Out of office

Keystone Heights' Archie Green reflects on life after city council


Published: Thursday, July 1, 2004 at 3:34 p.m.
Last Modified: Thursday, July 1, 2004 at 12:00 a.m.
When Archie Green was asked what he has been up to since April when his term expired after 15 consecutive years on the Keystone City Council, he replied: "Chilling."
Actually he has been busy concentrating on his computer consulting business (which includes running the Multiple Listing Network for the area), spending time with friends and family, and pursuing his many interests which include growing lemongrass and cayenne pepper, cooking and reading about the origin of early Christianity.
As far as politics, Green is not ruling out running for office again at a later time, but for now it is not an option: "I think it is probably best that I am not involved (in politics). It takes a lot of time and pressure. This time (away from city council) has given me the time to concentrate on my business."
Green can look back at all those years in office - eight of them as mayor - with pride of accomplishment. Those were pivotal years in a community that has gone through many changes and continues to thrive despite dwindling lakes that once was the life blood of this area.
Green said the first major issue tackled when he began his tenure was changing the way solid waste was funded. "In 1989-1990, the city almost went bankrupt because Clay County raised the tipping fees from $5 to $40. The city had to come up with the money. Solid waste was paid out of ad valorem taxes and the city had to increase property taxes to pay it. Here 40 percent of the population does not pay ad valorem taxes. So we went to user fees and put garbage collection to bid. We kept ad valorem at 2 mils without sacrificing services," Green said.
During his watch. Keystone Heights went from a dirt road town to a community where 90 percent of the roads are paved. To do this the city embarked on massive paving projects that began with a community redevelopment grant and continued with low cost loans. The paving corrected environmental problems caused by clay runoffs into Lake Geneva and Little Lake Keystone. Paving has been cost effective as maintaining clay roads proved to be very expensive, Green said.
More recently, the city forged a partnership with Clay County Utility Authority to provide water citywide and sewer services for non-residential users. To fund the sewer system the city initially received a $278,000 Florida Department of Environmental Protection loan, followed by a $1.45 million FDEP grant and now the state is providing $512,000. "The $512,000 state appropriation will enable commercial properties to hook up at a very little cost," he said.
The way the city looks is another source of pride. "Over the years - through city programs - Leona Terry planted trees and landscaped. All that is beginning to show; a lot of trees have been planted and it makes the city look great," Green said.
"We have laid good foundations.
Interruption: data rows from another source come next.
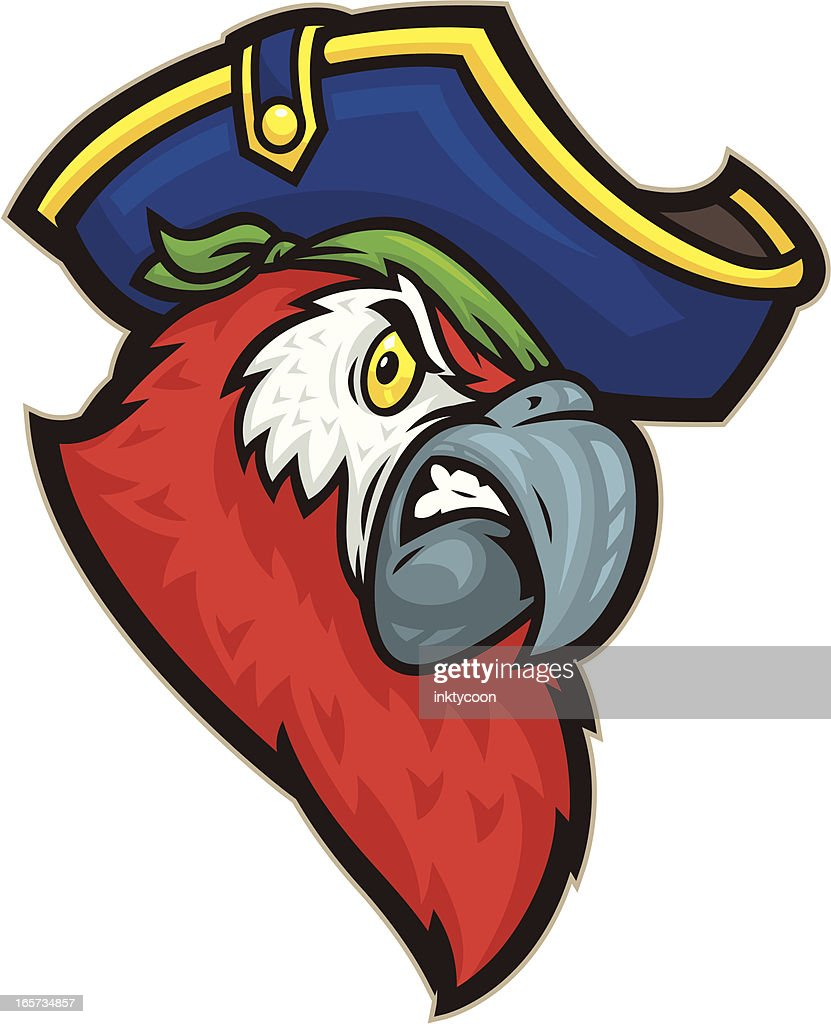 pirate parrot vector art getty images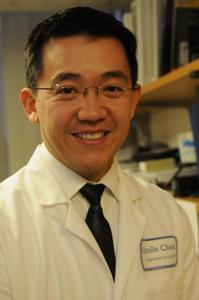 Paolo Silva, M.D., Staff Ophthalmologist and Assistant Chief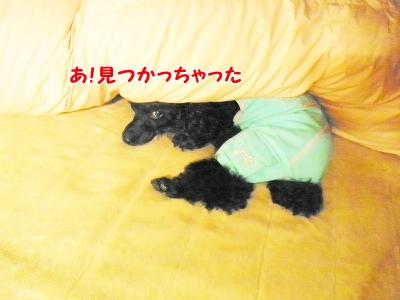 004_20121106221218.jpg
The new developments will add money in the form of ad valorem and utility taxes. I would like to see our city be competitive with the county as far as taxes go. I would like to see the city continue to keep the cost of living down. I want the council to be conservative on spending until all the paving is completed.
"I hope we keep growth quality and plan accordingly. I hope the land development regulations continue to be enforced and the Community Redevelopment Agency is able to move forward," Green said.